As part of the declaration, people living in select zip codes of Brooklyn's Williamsburg neighborhood who have not been vaccinated against measles and may have been exposed to the highly contagious virus will now be required to get the measles-mumps-rubella (MMR) vaccine. Those who don't comply could be subject to a $1,000 fine.
“There’s no question that vaccines are safe, effective and life-saving,” de Blasio said in a statement. “I urge everyone, especially those in affected areas, to get their MMR vaccines to protect their children, families and communities.”
A total of 285 cases of measles have been confirmed in New York City's Orthodox Jewish community since the outbreak began last October. The vast majority of cases involved children under 18 who were not vaccinated or who had not received the required number of doses of the MMR vaccine, according to the New York City Department of Health and Mental Hygiene.
Although no one has died, 21 patients have been hospitalized, including five who were admitted to an intensive care unit.
The declaration comes after the city's health commissioner, Dr. Oxiris Barbot, threatened yeshivas in the affected areas of Williamsburg with violations and possible closure if non-vaccinated students are allowed to attend while the outbreak is ongoing.
One yeshiva in Williamsburg fell out of compliance with Barbot's mandatory exclusions of non-vaccinated students in January. Forty measles cases have since been linked to that single yeshiva, according to the New York City Department of Health and Mental Hygiene.
“As a pediatrician, I know the MMR vaccine is safe and effective," Barbot said in a statement Tuesday. "This outbreak is being fueled by a small group of anti-vaxxers in these neighborhoods. They have been spreading dangerous misinformation based on fake science."

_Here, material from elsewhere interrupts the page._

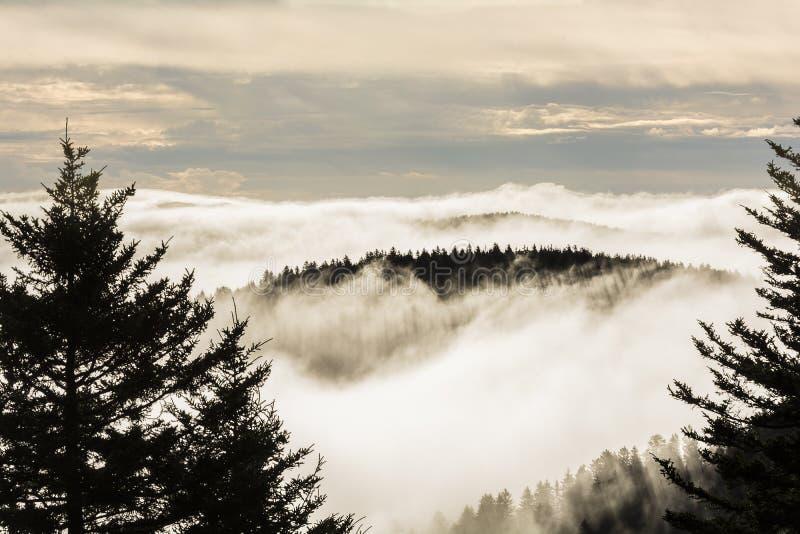 在蓝岭山行车通道的有雾的日出 库存图片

Measles is an airborne virus that easily spreads through coughing and sneezing. It causes fever, runny nose, cough, red eyes and sore throat, followed by a rash. An infected person will start being contagious four days before a rash appears and will stop being contagious four days after rash onset, according to the Centers for Disease Control and Prevention.

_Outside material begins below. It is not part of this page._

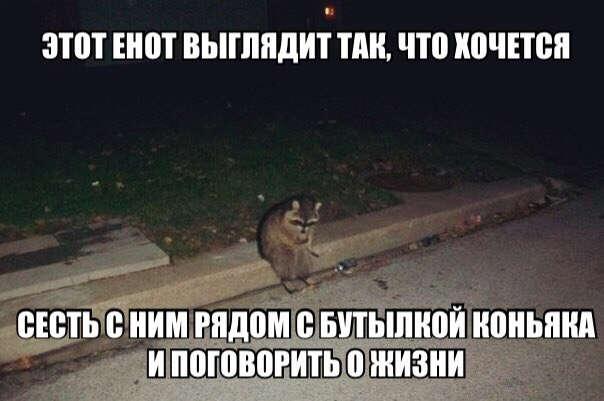 https://s00.yaplakal.com/pics/pics_original/2/0/2/11209202.jpg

Measles is rare in the United States because of high vaccination rates, but the disease is still common in other countries. The ongoing outbreak in Brooklyn began when an unvaccinated child got infected during a trip to Israel, where a large outbreak is occurring, according to the New York City Department of Health and Mental Hygiene.

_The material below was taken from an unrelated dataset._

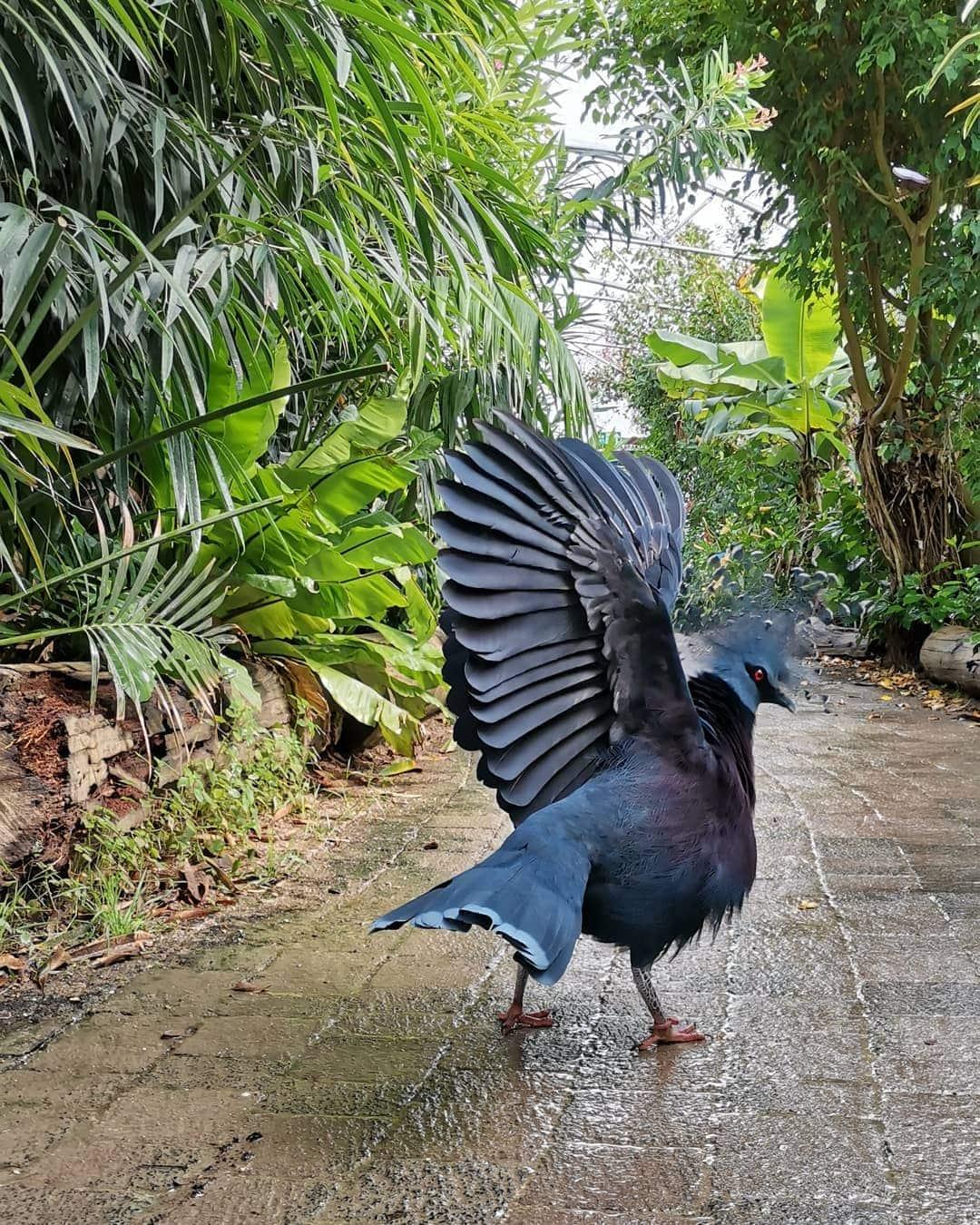 1565595574 6c66120d8898b5e45fb95cc4ca31c60f - Эта птица с синим хохолком доказала, что голуби могут потягаться по красоте даже с павлинами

“Measles is a dangerous, potentially deadly disease that can easily be prevented with vaccine,” New York City's deputy mayor for health and human services, Dr. Herminia Palacio, said in a statement Tuesday. “When people choose not to get their children vaccinated, they are putting their children and others -- such as pregnant women, people on chemotherapy, and the elderly -- at risk of contracting measles. The city has worked aggressively to end this outbreak, and today’s declaration of a public health emergency and new vaccine mandate, in combination with the blanket commissioner’s orders for yeshivas, ensures we are using every tool to protect New Yorkers.”